For provider-selection-capable models, you can append a routing preference suffix to the model ID:
  • :speed / :fast: best estimated completion time using TTFT plus TPS.
  • :throughput: highest tokens per second.
  • :latency: lowest time to first token.
  • :price / :cheap: lowest base input-plus-output token price.
  • :floor: alias for :price.
  • :tools: route to a tools-capable provider path when the model supports tools provider selection.
Example:
{
  "model": "zai-org/glm-5:fast",
  "messages": [{ "role": "user", "content": "Hello" }]
}
Notes:
  • Routing preference suffixes are billed like explicit provider-selection requests.
  • They cannot be combined with X-Provider, body provider, or provider model suffixes.
  • :tools cannot be combined with routing preference suffixes or caching: true.
  • If the model does not support provider selection, the request returns an invalid request error for these suffixes.
See Model Suffixes for the complete suffix reference and composition rules.

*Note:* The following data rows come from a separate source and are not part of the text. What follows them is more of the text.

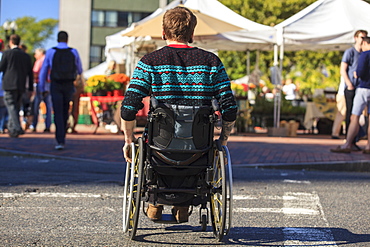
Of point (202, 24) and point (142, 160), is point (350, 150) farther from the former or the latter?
point (142, 160)

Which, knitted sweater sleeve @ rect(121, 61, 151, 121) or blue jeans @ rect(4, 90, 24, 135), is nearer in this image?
knitted sweater sleeve @ rect(121, 61, 151, 121)

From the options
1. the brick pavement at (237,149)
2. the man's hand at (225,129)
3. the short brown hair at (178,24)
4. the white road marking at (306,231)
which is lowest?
the brick pavement at (237,149)

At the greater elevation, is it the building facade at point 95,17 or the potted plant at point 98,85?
the building facade at point 95,17

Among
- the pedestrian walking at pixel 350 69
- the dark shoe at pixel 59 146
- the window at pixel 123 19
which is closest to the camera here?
the dark shoe at pixel 59 146

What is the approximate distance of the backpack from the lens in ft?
39.7

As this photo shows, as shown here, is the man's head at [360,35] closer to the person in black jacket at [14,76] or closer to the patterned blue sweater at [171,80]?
the person in black jacket at [14,76]

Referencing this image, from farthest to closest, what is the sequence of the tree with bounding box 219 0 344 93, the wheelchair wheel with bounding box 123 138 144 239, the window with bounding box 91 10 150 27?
the window with bounding box 91 10 150 27
the tree with bounding box 219 0 344 93
the wheelchair wheel with bounding box 123 138 144 239

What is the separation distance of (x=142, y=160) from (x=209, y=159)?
0.48m

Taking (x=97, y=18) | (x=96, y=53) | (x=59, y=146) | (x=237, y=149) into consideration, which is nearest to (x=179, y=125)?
(x=59, y=146)

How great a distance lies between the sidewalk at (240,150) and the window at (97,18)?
49043 mm

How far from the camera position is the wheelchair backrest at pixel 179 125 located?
4.97 metres

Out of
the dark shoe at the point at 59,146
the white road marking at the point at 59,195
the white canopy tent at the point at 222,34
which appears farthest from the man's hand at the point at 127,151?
the white canopy tent at the point at 222,34

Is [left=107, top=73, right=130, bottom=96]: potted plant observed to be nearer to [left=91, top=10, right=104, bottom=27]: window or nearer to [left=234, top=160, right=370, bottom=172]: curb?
[left=234, top=160, right=370, bottom=172]: curb

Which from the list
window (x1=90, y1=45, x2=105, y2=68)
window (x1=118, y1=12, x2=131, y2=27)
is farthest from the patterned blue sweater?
window (x1=90, y1=45, x2=105, y2=68)
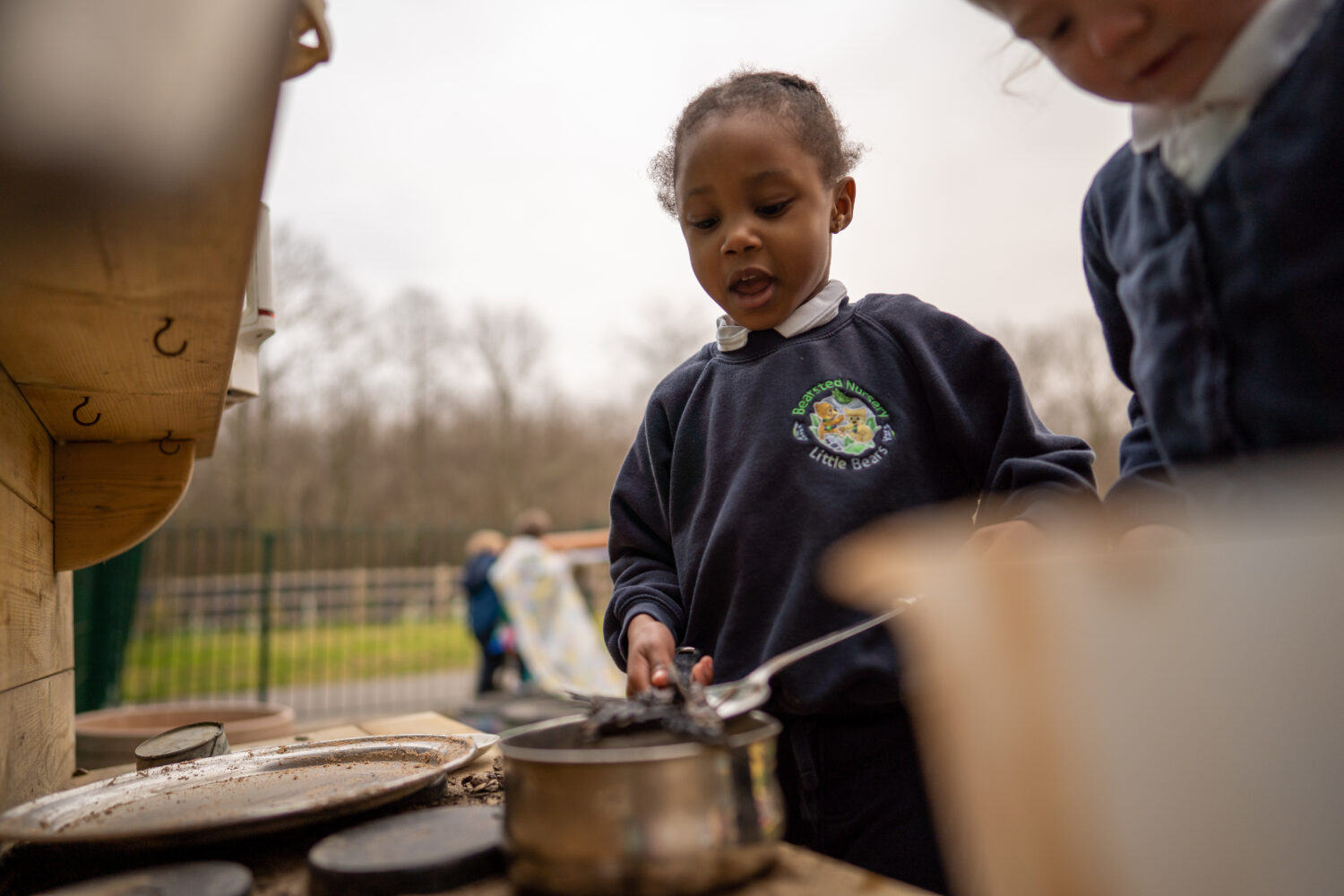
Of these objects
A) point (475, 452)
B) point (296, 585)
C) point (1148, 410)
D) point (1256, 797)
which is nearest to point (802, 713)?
point (1148, 410)

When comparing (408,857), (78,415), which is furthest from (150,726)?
(408,857)

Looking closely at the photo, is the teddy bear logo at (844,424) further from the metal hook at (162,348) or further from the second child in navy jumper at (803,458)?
the metal hook at (162,348)

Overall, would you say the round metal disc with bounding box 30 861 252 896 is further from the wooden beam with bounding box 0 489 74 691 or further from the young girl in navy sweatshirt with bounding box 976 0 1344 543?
the young girl in navy sweatshirt with bounding box 976 0 1344 543

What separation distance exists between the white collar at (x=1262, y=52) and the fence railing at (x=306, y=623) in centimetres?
811

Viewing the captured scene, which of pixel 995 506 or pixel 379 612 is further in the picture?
pixel 379 612

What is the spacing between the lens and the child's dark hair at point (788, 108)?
1539 millimetres

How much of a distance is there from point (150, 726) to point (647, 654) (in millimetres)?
1916

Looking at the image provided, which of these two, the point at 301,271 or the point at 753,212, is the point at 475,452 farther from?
the point at 753,212

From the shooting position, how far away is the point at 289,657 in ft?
33.7

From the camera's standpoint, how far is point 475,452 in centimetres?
2133

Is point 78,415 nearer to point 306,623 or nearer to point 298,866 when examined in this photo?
point 298,866

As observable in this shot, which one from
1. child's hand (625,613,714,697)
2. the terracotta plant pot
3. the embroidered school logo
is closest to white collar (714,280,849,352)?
the embroidered school logo

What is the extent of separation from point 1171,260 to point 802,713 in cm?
82

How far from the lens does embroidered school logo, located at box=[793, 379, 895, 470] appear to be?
1.43 m
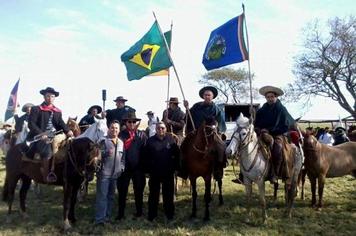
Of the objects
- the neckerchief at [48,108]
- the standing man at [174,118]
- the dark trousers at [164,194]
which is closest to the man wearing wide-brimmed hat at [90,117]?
the standing man at [174,118]

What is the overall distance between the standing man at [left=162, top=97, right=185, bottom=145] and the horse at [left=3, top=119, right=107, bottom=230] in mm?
2913

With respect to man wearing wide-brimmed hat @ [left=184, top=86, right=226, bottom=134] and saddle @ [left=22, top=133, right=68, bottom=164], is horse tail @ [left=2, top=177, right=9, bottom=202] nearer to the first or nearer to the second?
saddle @ [left=22, top=133, right=68, bottom=164]

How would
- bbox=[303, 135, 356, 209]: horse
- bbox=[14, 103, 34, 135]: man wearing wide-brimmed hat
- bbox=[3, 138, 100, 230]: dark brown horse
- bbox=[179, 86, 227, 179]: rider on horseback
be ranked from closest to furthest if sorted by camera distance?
bbox=[3, 138, 100, 230]: dark brown horse → bbox=[179, 86, 227, 179]: rider on horseback → bbox=[303, 135, 356, 209]: horse → bbox=[14, 103, 34, 135]: man wearing wide-brimmed hat

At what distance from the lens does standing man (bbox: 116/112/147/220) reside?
8.30 metres

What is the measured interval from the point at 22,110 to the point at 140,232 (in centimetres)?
767

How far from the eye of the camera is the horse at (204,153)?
8180mm

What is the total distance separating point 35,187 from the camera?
11773 millimetres

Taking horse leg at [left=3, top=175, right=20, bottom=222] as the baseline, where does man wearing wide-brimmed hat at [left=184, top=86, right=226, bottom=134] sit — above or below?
above

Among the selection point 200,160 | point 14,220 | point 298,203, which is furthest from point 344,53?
point 14,220

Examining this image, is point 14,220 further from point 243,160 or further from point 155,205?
point 243,160

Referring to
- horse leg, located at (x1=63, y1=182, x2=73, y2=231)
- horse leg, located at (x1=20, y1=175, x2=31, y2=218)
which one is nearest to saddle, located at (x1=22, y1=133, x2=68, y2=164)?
horse leg, located at (x1=63, y1=182, x2=73, y2=231)

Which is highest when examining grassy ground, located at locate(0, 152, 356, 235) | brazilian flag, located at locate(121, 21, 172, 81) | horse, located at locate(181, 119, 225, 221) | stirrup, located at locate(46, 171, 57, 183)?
brazilian flag, located at locate(121, 21, 172, 81)

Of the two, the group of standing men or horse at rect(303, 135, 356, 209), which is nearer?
the group of standing men

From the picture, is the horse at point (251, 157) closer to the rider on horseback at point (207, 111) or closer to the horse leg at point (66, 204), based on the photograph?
the rider on horseback at point (207, 111)
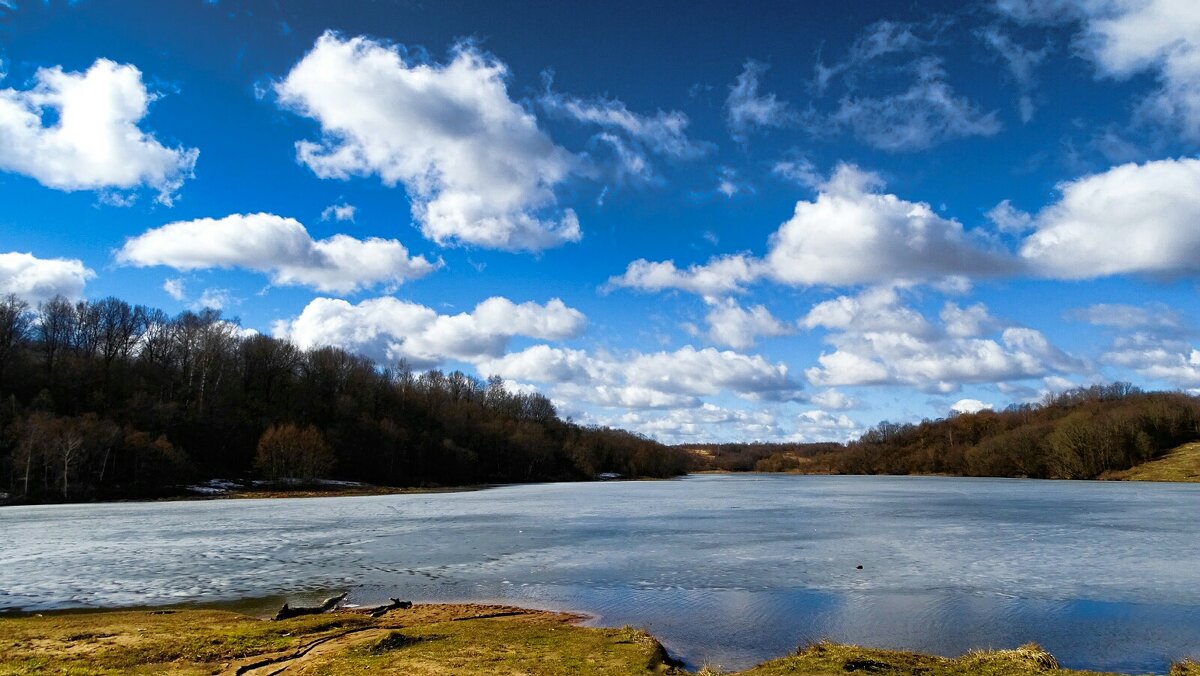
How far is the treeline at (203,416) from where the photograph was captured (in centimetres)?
6712

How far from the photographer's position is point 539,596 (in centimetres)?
1731

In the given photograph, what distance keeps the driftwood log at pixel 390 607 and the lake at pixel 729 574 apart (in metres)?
1.17

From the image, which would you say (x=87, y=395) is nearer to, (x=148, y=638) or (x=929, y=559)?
(x=148, y=638)

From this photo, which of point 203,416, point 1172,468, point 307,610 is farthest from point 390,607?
point 1172,468

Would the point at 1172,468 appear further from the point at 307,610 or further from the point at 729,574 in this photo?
→ the point at 307,610

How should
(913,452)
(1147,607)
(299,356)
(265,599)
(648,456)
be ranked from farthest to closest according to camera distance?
(913,452) → (648,456) → (299,356) → (265,599) → (1147,607)

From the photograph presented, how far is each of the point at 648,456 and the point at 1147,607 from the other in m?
167

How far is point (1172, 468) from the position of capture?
4464 inches

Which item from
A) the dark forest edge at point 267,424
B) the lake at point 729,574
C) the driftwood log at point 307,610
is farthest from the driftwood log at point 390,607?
the dark forest edge at point 267,424

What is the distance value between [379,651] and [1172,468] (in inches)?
5618

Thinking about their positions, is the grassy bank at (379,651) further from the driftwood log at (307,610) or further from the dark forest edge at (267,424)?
the dark forest edge at (267,424)

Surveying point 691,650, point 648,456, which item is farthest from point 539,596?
point 648,456

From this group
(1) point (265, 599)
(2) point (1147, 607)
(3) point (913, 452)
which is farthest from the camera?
(3) point (913, 452)

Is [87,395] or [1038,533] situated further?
[87,395]
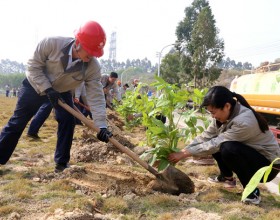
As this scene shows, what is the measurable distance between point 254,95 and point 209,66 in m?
19.0

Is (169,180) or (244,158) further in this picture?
(169,180)

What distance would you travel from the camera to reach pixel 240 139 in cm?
271

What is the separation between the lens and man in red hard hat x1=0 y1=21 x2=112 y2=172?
9.38 ft

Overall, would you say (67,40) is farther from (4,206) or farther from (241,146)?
(241,146)

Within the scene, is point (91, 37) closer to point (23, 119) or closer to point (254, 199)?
point (23, 119)

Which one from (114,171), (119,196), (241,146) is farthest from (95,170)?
(241,146)

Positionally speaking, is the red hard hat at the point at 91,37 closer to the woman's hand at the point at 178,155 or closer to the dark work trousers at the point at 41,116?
the woman's hand at the point at 178,155

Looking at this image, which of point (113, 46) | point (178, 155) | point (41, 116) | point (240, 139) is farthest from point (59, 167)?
point (113, 46)

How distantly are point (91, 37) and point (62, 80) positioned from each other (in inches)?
25.3

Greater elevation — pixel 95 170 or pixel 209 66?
pixel 209 66

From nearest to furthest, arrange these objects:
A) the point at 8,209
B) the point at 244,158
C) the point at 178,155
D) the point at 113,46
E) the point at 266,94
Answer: the point at 8,209 → the point at 244,158 → the point at 178,155 → the point at 266,94 → the point at 113,46

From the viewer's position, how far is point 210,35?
2452 cm

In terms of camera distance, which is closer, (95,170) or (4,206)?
(4,206)

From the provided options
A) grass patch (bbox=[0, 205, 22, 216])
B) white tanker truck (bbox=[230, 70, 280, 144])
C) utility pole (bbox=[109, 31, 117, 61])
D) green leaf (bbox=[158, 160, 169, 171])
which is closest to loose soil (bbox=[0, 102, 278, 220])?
grass patch (bbox=[0, 205, 22, 216])
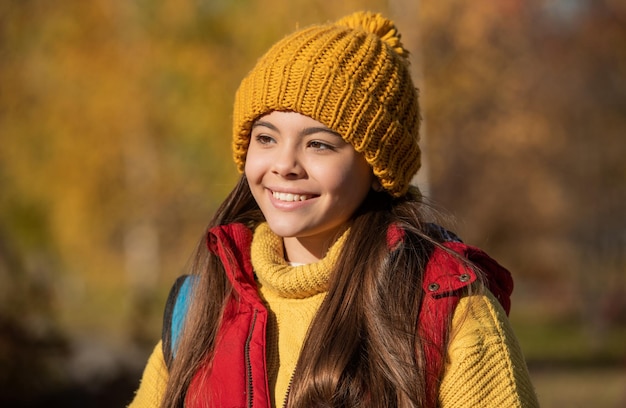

Persistent Provider Preferences

These endpoints let a user save provider preferences in their session metadata.
GET /api/user/provider-preferences
PATCH /api/user/provider-preferences
DELETE /api/user/provider-preferences
These endpoints require a logged-in web session. API-key-only requests should use per-request provider selection with X-Provider, unless preferences were already saved on the associated user session. Saved provider preferences apply to pay-as-you-go traffic. For subscription-included traffic, send X-Billing-Mode: paygo or billing_mode: "paygo" when you want saved provider preferences to apply. Example GET response (placeholders):
{
  "preferredProviders": ["provider-a", "provider-b"],
  "excludedProviders": ["provider-c"],
  "enableFallback": true,
  "modelOverrides": {
    "model-id": {
      "preferredProviders": ["provider-b"],
      "enableFallback": false
    }
  },
  "availableProviders": ["provider-a", "provider-b", "provider-c"]
}
Example PATCH payload:
{
  "preferredProviders": ["provider-a", "provider-b"],
  "excludedProviders": ["provider-c"],
  "enableFallback": false,
  "modelOverrides": {
    "model-id": {
      "preferredProviders": ["provider-b"],
      "enableFallback": true
    }
  }
}
Field details:
  • preferredProviders: ordered list of allowed providers; the system tries each in order.
  • excludedProviders: providers that should never be used.
  • enableFallback: when true (default), fall back to the platform default if no preferred provider is available.
  • modelOverrides: optional per-model overrides for the fields above.
  • availableProviders: full set of provider IDs available to your account for the model.

Resolution Order

When caching: true is set, use the routing order in Cache-Capable Provider Routing. Otherwise, when multiple selections exist, the system resolves providers in this order:
  1. Per-request explicit provider selection (X-Provider, body provider string/object, or provider suffix)
  2. Per-request routing preference suffix (:fast, :cheap, etc.)
  3. Per-model preferredProviders
  4. Global preferredProviders
  5. Platform default (only if enableFallback is true)

Billing and Markup

  • If you explicitly select or constrain providers with X-Provider or body provider, billing uses the resolved provider-specific price plus a 5% markup and the request is treated as pay-as-you-go.
  • If saved preferences select a provider on pay-as-you-go traffic, billing uses the provider-specific price plus a 5% markup.
  • If you do not select a provider, billing uses the model’s default price.

Error Behavior

  • If enableFallback is false and no preferred provider is available, /api/v1/chat/completions returns 400 with error.code: "no_fallback_available".
  • Invalid body provider objects return 400 with error.type: "invalid_request_error".
  • PATCH /api/user/provider-preferences validates provider IDs and returns:
    • 422 INVALID_INPUT for malformed payloads.
    • 400 INVALID_EXCLUSIONS if exclusions would leave a model with no usable provider.